Vairum had told them that they should be freshened up and dressed for 3 p.m.: they are invited out for tiffin today. They are seated on the divan, their hair identically oiled and coiled, their faces powdered with Pond’s Rose Talc, Janaki in the nine-yard sari of a married woman, Kamalam in the maiden’s half-sari, when they hear the car roll up downstairs. They stand and wait, some ten minutes, before they hear the soft clatter of Vairum’s feet on the stairs. “Vani!” he calls, and she comes out, putting on a ring.
He stops in the doorway to watch her, and she smiles knowingly. She wears a silvery blue silk with a wide black border, very simple, utterly elegant. Janaki, who had felt so sophisticated powdering her own face and her sister’s, shrinks again, frowsy, hopeless. She watches the look on Vairum’s face. He adores her.

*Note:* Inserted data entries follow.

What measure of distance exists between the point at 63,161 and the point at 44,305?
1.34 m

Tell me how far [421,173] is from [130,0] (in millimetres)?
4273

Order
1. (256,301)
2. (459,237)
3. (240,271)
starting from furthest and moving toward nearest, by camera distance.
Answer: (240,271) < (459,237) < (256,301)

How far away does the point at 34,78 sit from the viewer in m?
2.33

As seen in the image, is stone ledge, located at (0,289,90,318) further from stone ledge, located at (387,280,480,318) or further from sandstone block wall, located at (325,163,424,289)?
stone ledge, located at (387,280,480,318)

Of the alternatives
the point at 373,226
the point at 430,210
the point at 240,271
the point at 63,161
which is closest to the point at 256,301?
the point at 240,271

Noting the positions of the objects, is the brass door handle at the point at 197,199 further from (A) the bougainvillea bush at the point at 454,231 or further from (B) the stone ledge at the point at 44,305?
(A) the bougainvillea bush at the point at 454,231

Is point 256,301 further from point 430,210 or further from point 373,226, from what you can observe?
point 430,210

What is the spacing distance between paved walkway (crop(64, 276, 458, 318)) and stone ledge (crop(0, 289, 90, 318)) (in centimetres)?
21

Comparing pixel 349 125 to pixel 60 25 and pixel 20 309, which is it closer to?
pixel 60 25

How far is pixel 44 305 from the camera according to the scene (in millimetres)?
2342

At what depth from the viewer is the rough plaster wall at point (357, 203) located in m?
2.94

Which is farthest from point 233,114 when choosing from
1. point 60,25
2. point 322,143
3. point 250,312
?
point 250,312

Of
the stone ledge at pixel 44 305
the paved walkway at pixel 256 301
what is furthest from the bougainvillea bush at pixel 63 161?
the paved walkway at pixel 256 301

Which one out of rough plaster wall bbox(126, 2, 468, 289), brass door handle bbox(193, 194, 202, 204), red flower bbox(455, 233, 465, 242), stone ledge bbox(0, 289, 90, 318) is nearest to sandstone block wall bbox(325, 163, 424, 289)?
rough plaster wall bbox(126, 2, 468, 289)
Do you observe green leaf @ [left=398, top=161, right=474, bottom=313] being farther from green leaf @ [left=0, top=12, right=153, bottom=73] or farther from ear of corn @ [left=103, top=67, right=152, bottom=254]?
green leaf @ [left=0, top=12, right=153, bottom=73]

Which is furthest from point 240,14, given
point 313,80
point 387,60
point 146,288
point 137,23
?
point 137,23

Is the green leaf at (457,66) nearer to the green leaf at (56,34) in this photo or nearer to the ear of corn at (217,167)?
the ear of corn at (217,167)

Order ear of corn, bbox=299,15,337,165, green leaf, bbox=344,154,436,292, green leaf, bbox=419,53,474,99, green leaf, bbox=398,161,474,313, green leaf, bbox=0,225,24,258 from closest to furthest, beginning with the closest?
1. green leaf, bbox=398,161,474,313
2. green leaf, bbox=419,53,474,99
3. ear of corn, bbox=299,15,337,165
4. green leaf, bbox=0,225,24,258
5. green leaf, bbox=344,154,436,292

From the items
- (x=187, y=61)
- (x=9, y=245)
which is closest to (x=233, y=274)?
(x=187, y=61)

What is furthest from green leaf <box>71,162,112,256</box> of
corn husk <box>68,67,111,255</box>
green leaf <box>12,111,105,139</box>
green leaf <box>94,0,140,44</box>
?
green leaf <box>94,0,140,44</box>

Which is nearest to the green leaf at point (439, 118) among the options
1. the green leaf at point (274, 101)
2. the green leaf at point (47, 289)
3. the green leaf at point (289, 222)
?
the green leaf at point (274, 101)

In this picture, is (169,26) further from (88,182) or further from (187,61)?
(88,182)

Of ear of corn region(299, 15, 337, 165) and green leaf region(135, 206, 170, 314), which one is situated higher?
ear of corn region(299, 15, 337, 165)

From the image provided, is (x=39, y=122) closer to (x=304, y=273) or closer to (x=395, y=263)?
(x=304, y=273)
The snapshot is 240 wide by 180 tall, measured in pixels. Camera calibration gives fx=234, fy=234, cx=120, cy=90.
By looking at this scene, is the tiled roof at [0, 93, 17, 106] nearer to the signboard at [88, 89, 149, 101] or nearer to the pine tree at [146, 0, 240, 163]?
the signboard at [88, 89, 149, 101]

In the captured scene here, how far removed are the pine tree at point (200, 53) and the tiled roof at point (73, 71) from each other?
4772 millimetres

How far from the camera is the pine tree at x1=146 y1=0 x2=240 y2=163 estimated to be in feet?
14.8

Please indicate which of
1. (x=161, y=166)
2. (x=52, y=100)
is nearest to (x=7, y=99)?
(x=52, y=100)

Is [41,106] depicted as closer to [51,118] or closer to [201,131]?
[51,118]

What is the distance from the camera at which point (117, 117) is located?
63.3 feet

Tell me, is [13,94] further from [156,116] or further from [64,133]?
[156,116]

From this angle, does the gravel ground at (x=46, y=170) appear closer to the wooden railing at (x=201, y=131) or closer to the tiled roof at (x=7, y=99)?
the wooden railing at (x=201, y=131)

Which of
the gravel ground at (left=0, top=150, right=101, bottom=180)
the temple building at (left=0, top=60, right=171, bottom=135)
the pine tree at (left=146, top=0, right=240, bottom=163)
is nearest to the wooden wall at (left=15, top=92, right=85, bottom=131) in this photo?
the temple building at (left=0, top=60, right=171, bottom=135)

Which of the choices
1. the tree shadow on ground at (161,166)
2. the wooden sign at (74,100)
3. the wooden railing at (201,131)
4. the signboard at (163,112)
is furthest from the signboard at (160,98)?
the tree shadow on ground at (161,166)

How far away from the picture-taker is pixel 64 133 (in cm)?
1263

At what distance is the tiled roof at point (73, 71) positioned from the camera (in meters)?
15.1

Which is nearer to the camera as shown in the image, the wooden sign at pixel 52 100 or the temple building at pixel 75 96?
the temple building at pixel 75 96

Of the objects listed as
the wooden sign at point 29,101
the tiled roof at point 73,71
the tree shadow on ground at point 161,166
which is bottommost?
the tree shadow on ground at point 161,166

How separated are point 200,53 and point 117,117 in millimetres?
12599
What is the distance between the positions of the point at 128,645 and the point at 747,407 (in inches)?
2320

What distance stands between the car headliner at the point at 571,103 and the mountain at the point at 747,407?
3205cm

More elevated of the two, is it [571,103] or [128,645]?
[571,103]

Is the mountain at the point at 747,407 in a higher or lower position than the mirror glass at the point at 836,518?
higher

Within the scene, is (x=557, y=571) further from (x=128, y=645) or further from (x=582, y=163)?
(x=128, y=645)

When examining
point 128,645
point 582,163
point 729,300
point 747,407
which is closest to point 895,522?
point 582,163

Vani walks past him. He notices the girls and beckons them impatiently to the door.
They go to the Theosophical Society headquarters in Adyar, where a woman Vairum introduces as Rukmini Arundale tours them aggressively around the grounds. Janaki read an article about her in a women’s magazine: a Brahmin, married to a British man, she has learned and is marketing the devadasis’ dance-drama in a new, respectable form. It was called sadir, but she has renamed it. Now it is “Bharata Natyam,” the dance of India, and it carries, she says, a message of national liberation and uplift.
She is trying to get Vairum to sponsor a performance, in which she will star. “I know your politics are progressive, Anna,” she presses flirtatiously, though Vani is standing close by his side, no expression but an air of hauteur. “And, being as you’re married to such an illustrious artist, you know better than anyone the importance of preserving and promoting our classical arts.”
Vairum looks amused. They have paused beneath the Society’s famous banyan tree, beside the main trunk, surrounded and shaded by a grove of aerial roots. The sun through the large leaves dapples Vairum’s already blotchy face as he smooths his moustache.
“I’m just not entirely convinced that what you’re doing is progressive, my good lady,” he says, sounding mildly jocular. “Stealing those poor devadasis’ livelihood!”
“No one says they can’t dance any more,” Arundale responds tetchily. “Though certainly our performances demonstrate much greater scholarship and grace. But don’t you agree they should find”-her voice drops-“that is, be encouraged into, more respectable means of supporting themselves? Think of their virtue,” she insists, leaning into him and speaking as though not to offend the ears of the ladies.
Janaki, who had had doubts about this enterprise-a Brahmin woman, a married woman, dancing in front of an audience? How could it possibly be modest?-finds herself won over, despite being put off by Arundale’s coquettishness. She’s not sure whether the devadasis’ self-respect is besmirched by all the arts and wiles they use to attract men to support them, but think of all the corollary damage they cause! Mrs. Arundale is right: it’s a question of public morality.